## WHAT NEEDS TO BE DONE
Whenever the word "frames" appears in a line of the data below, copy that line.

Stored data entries
..........
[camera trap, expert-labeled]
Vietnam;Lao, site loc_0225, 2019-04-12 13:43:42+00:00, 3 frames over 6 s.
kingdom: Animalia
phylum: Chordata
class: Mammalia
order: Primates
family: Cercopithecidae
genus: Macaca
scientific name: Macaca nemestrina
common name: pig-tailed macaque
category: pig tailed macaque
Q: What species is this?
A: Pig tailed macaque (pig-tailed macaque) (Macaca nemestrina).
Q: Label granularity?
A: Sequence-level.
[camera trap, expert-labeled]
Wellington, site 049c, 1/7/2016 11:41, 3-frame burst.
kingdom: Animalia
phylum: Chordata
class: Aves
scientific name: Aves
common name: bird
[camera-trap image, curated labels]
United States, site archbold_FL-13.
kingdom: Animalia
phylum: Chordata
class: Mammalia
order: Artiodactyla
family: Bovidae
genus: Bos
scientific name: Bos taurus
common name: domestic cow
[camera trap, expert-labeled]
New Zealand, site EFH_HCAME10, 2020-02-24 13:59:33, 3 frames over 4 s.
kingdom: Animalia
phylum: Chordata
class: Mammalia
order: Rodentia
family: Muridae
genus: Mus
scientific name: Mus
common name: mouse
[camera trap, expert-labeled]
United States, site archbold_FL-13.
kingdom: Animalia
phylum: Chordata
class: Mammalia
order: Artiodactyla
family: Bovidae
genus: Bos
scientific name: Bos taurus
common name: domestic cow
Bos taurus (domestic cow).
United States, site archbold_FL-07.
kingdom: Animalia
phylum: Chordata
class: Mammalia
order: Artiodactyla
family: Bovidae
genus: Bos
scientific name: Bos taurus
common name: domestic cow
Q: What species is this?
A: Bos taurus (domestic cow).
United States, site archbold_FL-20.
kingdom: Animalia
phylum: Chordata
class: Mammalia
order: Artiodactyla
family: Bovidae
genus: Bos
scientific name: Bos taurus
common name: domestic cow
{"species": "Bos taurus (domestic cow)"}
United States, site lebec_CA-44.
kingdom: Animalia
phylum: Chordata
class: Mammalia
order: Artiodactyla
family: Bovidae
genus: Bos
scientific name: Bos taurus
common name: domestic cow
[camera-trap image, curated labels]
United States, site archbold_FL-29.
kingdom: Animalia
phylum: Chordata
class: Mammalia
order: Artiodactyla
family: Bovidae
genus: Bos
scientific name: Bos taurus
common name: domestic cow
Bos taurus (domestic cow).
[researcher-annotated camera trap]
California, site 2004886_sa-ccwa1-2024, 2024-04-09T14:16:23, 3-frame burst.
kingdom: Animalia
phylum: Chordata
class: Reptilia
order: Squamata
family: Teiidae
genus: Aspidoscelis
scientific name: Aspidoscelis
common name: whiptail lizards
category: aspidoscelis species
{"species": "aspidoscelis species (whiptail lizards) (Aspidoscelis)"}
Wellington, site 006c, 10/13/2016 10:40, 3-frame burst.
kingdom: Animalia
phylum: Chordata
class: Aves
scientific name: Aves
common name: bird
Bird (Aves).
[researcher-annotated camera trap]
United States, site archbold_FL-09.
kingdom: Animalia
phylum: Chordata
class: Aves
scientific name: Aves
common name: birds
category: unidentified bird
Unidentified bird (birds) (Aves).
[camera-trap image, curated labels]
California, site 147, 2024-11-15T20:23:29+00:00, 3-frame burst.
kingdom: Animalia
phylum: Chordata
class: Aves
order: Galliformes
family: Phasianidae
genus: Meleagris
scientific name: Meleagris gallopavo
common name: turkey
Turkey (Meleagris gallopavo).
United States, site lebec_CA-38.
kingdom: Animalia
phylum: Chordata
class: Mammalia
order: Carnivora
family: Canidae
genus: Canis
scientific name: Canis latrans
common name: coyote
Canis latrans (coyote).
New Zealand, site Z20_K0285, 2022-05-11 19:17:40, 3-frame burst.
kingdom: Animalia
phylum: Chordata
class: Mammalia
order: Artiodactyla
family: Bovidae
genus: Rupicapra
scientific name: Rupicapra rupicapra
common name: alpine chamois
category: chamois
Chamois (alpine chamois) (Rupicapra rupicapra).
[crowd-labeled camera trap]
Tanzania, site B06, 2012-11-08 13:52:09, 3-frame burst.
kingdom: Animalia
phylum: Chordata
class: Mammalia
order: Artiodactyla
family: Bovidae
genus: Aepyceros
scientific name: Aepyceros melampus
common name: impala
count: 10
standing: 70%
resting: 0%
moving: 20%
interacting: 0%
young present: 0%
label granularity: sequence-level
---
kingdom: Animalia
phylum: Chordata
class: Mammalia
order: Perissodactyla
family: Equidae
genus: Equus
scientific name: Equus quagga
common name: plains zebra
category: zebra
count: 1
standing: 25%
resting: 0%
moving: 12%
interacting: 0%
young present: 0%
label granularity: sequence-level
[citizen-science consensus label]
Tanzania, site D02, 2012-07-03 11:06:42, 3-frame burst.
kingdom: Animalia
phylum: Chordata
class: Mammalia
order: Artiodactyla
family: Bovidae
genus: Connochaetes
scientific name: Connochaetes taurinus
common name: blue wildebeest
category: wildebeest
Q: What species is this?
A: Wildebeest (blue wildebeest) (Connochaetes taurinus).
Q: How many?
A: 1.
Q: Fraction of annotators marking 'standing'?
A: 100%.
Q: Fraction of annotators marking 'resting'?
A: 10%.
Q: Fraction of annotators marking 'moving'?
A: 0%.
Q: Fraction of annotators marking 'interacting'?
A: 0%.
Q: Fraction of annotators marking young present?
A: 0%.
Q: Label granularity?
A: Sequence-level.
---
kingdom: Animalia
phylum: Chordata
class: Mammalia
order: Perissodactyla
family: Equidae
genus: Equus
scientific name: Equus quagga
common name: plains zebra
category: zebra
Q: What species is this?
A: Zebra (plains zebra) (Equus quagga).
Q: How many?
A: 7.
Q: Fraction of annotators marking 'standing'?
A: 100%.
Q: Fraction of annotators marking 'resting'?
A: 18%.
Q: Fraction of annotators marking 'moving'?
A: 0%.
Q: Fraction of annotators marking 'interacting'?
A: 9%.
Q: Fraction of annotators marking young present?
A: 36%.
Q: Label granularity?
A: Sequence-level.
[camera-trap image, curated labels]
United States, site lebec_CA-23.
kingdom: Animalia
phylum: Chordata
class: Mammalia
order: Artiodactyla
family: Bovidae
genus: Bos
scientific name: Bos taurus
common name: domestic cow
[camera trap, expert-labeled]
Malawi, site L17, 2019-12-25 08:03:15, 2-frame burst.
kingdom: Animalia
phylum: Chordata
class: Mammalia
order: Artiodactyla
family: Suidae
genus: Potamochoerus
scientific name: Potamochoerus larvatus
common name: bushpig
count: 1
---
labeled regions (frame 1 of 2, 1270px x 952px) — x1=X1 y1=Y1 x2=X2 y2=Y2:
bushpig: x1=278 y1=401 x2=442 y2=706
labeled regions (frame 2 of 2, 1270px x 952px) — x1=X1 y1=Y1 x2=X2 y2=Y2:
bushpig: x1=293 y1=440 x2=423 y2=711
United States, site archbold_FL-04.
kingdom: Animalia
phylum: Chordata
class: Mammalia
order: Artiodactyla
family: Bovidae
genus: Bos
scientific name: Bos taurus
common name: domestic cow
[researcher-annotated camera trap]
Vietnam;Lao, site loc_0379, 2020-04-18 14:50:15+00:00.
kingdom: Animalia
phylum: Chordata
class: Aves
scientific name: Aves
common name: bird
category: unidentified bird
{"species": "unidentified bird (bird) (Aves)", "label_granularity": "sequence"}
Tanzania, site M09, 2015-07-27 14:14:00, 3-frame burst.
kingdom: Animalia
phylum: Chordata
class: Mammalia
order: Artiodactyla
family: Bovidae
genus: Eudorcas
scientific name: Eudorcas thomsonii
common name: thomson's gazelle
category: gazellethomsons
..........
## ANSWER AREA
Vietnam;Lao, site loc_0225, 2019-04-12 13:43:42+00:00, 3 frames over 6 s.
New Zealand, site EFH_HCAME10, 2020-02-24 13:59:33, 3 frames over 4 s.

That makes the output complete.